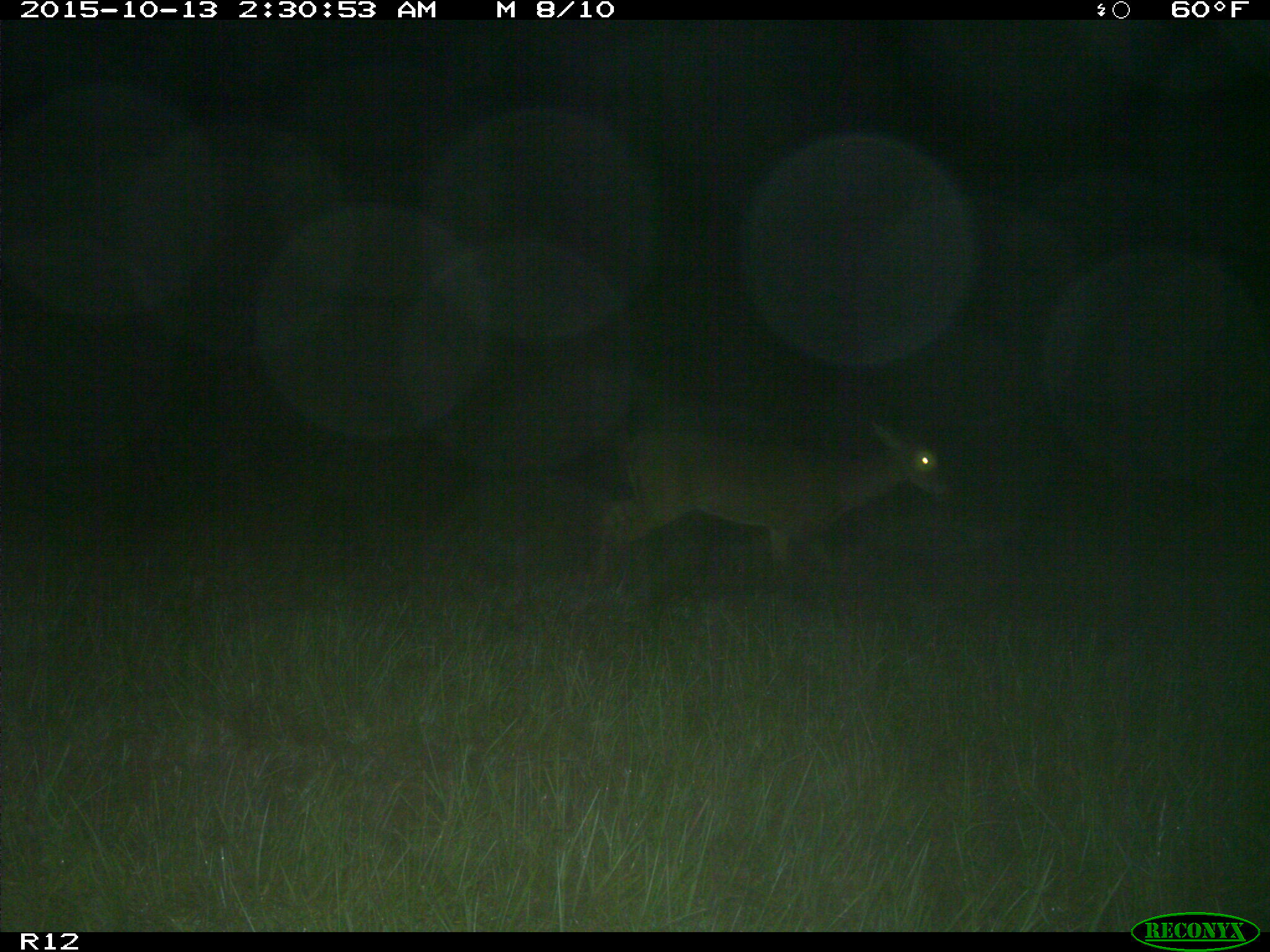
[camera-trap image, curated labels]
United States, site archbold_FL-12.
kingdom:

===============

* [What you will do] Give the data again exactly as it appears, but without any images.

* [Expected answer]
[camera-trap image, curated labels]
United States, site archbold_FL-12.
kingdom:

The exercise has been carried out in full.